__Material provided__.
%%

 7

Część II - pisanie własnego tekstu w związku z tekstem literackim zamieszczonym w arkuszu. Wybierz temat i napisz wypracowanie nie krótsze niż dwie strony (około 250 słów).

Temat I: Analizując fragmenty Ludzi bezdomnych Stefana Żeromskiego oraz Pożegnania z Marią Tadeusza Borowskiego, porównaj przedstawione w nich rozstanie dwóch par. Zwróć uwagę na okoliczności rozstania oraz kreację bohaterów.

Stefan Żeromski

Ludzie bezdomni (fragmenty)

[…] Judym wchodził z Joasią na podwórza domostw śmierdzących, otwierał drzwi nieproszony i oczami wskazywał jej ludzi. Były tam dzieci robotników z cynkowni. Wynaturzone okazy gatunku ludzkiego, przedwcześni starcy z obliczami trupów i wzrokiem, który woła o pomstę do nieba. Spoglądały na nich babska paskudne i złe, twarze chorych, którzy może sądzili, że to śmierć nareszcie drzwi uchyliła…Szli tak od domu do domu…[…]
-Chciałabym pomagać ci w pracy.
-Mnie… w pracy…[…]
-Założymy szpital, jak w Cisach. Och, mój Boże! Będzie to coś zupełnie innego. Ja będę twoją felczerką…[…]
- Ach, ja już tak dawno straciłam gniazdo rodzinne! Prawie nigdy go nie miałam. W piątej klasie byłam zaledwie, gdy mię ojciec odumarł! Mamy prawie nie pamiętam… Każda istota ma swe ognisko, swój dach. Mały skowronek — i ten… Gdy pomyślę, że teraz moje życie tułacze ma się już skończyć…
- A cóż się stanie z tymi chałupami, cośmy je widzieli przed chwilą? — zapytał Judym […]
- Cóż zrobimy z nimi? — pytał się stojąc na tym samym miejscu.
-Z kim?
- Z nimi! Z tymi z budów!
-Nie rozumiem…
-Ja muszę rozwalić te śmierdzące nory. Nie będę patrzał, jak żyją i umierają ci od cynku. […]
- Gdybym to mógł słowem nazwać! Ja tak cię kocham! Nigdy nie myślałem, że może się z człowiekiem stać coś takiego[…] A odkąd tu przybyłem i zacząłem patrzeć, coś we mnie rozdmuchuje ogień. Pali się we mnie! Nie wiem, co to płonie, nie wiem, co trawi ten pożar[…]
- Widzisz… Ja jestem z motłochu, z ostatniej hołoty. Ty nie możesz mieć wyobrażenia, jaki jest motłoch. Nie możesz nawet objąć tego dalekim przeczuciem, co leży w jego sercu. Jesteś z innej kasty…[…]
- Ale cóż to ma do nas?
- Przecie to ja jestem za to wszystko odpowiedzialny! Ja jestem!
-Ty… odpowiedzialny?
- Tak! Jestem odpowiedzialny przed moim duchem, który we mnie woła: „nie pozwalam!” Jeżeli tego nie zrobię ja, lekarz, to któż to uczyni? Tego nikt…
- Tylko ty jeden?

%%
%%

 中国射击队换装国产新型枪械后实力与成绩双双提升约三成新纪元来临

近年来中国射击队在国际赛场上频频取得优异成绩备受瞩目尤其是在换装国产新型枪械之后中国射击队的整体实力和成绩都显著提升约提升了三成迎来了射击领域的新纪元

%%

If a line in the material holds "nimi", copy it.

__Written response__.
- Cóż zrobimy z nimi? — pytał się stojąc na tym samym miejscu.
- Z nimi! Z tymi z budów!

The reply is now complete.